What we learn from your panels that you didn't know to ask
Blood, nutrition, and DNA. Three panels that turn 'I feel off' into a specific protocol. Here's what each one shows and how we use it.
Why three panels, not one
Most patients arriving at IHS have had a basic blood panel within the last year. It told them their cholesterol, glucose, and not much else. The panels we run go further — and we layer three different kinds of data because each one answers a different question.
Blood panel — what your body is doing today
70+ biomarkers. The full hormone panel (estrogen, progesterone, testosterone, thyroid, DHEA, cortisol). Inflammatory markers (hs-CRP, homocysteine). Metabolic markers (fasting insulin, HOMA-IR, leptin). Nutrient status (vitamin D, B12, ferritin, magnesium). Liver and kidney function. This panel tells us what your body is doing right now — and where the gaps are.
Nutrition panel — what your body needs in food
Personalized macronutrient targets based on your metabolism. Micronutrient correction priorities based on lab deficiencies. Inflammatory food sensitivities. This becomes your eating plan — built around your panels, not a generic anti-aging diet.
DNA / genetic panel — what your body is predisposed to
Genetic variants that affect medication metabolism (so we don't dose into a poor metabolizer). Variants that affect cardiovascular and metabolic risk. Variants that affect detox pathways and hormone clearance. This panel is the one that informs the long-term protocol — what to watch, what to support, what to avoid.
How we actually use the data
Three examples from real patient profiles (anonymized).
Patient A — 'Why won't this weight come off?'
Blood showed elevated fasting insulin and HOMA-IR. Thyroid was borderline. DNA showed a genetic predisposition to insulin resistance. Protocol: GLP-1 for metabolic reset, T3/T4 thyroid support, insulin-sensitizing nutrition plan. Six months later, weight came off — but more importantly, fasting insulin normalized.

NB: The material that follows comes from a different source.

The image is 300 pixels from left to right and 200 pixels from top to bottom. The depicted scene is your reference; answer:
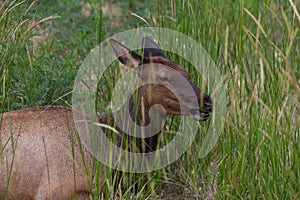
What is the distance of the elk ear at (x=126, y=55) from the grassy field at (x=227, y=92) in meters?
0.26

Patient B — 'I'm exhausted and my hair is falling out'
Blood showed low ferritin and low B12. Nutrition panel showed inadequate protein for her activity level. DNA showed an MTHFR variant affecting methylation. Protocol: methylated B12, iron repletion under monitoring, protein targets, and methylation support. Hair stopped falling within 90 days.
Patient C — 'I'm 52 and I don't recognize my mood'
Blood showed perimenopausal hormone decline. Thyroid was suboptimal. Cortisol pattern was inverted. Protocol: hormone replacement therapy with bioidenticals, thyroid support, evening cortisol management, sleep protocol. Mood stabilized within the first cycle.
The honest answer
The panels don't make the protocol obvious — they make it possible. The interpretation is what your medical director is for. The same blood panel can lead to very different protocols for two different patients depending on their goals, history, and DNA. Diagnostics are a starting point, not an answer.